With his insistence on introducing
'ius scholae' - the possibility of foreign minors getting
Italian citizenship if they complete one or two school cycles -
Forza Italia (FI) leader, Deputy Premier and Foreign minister
Antonio Tajani is risking undermining government stability,
League Senate Whip Massimiliano Romeo said on Italian TV
Thursday night.
The centre-right FI has said it may push for ius scholae with
the opposition while its government partners, the rightwing
League and Premier Giorgia Meloni's Brothers of Italy (FdI)
party, are dead set against it.
The centre-left opposition Democratic Party (PD) and its
leftwing allies are actually in favour of 'ius solis', automatic
citizenship by birth on Italian soil, but have said they would
work with Tajani on ius scholae as a compromise.
"The ius scholae is not in the centre-right's electoral
programme, it is not a priority and it is not on the
government's agenda, so it is clear that it is hard to
understand our Forza Italia colleagues," Romeo said on the
programme '4 di sera' on Berlusconi channel Rete4.
"Tajani's insistence does not so much bother the League, which
has a clear position of its own and reiterates its no, but since
it offers a platform to the oppositions it risks seriously
undermining the stability of the government.

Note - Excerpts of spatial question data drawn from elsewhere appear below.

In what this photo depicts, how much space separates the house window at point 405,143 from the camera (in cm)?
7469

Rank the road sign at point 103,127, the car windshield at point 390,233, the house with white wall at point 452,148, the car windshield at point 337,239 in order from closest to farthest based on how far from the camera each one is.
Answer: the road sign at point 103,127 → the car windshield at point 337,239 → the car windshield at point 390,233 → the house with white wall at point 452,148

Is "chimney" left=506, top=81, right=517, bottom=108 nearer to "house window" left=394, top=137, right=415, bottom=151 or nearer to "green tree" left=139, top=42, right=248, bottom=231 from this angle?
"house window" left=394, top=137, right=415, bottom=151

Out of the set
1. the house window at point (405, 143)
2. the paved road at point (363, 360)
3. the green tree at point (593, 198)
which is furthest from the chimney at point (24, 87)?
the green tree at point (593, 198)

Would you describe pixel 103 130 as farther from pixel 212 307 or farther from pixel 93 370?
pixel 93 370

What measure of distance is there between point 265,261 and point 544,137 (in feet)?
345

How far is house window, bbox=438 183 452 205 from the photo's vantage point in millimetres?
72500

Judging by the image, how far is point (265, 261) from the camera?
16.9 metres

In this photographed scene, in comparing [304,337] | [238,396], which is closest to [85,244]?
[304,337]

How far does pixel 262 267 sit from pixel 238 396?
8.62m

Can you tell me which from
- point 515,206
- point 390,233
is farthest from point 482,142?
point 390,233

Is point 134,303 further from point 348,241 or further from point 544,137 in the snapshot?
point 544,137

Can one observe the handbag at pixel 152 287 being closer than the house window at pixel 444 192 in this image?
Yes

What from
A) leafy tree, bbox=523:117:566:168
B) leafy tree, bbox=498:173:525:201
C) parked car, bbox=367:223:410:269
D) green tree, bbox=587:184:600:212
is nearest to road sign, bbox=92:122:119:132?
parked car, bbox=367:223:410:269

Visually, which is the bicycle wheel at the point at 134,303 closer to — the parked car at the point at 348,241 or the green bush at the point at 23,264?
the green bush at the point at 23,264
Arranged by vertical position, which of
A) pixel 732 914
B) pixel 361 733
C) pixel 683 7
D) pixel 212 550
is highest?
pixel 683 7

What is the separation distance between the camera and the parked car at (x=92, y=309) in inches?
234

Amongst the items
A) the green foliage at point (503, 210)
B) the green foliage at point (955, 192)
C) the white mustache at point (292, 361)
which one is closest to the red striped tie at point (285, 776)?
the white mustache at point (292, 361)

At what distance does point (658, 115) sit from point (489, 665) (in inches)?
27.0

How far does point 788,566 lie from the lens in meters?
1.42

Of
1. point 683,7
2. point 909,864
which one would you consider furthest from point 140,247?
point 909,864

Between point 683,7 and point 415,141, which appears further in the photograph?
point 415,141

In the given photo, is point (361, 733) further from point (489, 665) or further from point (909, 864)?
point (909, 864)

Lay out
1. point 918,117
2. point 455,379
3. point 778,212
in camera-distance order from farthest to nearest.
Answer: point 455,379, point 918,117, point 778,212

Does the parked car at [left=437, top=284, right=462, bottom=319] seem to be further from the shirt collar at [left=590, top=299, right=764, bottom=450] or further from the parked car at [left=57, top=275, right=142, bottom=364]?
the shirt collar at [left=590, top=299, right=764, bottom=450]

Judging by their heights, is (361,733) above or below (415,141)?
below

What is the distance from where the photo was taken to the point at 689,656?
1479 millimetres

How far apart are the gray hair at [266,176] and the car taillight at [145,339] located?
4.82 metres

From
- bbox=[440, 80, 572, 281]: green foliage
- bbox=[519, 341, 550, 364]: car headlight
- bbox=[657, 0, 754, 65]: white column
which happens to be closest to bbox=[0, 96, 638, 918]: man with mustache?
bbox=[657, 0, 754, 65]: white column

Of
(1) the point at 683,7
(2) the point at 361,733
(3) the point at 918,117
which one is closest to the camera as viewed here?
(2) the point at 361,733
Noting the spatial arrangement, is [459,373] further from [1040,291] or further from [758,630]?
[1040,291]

"Honestly, we find it hard to understand what the point is."
Romeo went on, about FI and its possible leftwing allies on this
issue: "What do they do, present a bill in Parliament and
approve it with the votes of the left?
"What could happen?
"Honestly, we find this insistence a bit curious.
"To insist in this direction I don't know where it could lead."
Tajain meanwhile said he refuses "impositions" and claims the
right to talk about issues that 'are not in the government's
programme, like ius scholae.
"Being Italian is not linked to (having) seven generations (of
ancestors)," he added.
While FI and the League are increasingly at loggerheads over the
issue, Premier Meloni or any senior FdI figure have yet to speak
out about it.
However, the premier is said to be more sympathetic to the
League than to FI on the 'ius scholae', since she did not
campaign on it and has said in the past that Italian citizenship
rules are fine as they are.
The issue of citizenship for the children of immigrants has come
to the fore again with the victory of Italy's women's volleyball
team at the Paris Olympics, where its star performers, like
Paola Egonu who is of Nigerian heritage, where almost all
children of migrants.
At present such children have to wait until they are 18 to apply
for citizenship, a situation which the PD and other leftwing
parties have long argued is unacceptable.